Task objective — Your job is to transcribe the material exactly, every line included.

Given material —
[Start of Attachment]

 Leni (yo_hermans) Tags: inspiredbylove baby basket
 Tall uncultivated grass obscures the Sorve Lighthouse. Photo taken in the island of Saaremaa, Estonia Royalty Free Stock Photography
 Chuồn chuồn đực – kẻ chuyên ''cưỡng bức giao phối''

[End of Attachment]

Solution to this problem —
 Leni (yo_hermans) Tags: inspiredbylove baby basket
 Tall uncultivated grass obscures the Sorve Lighthouse. Photo taken in the island of Saaremaa, Estonia Royalty Free Stock Photography
 Chuồn chuồn đực – kẻ chuyên ''cưỡng bức giao phối''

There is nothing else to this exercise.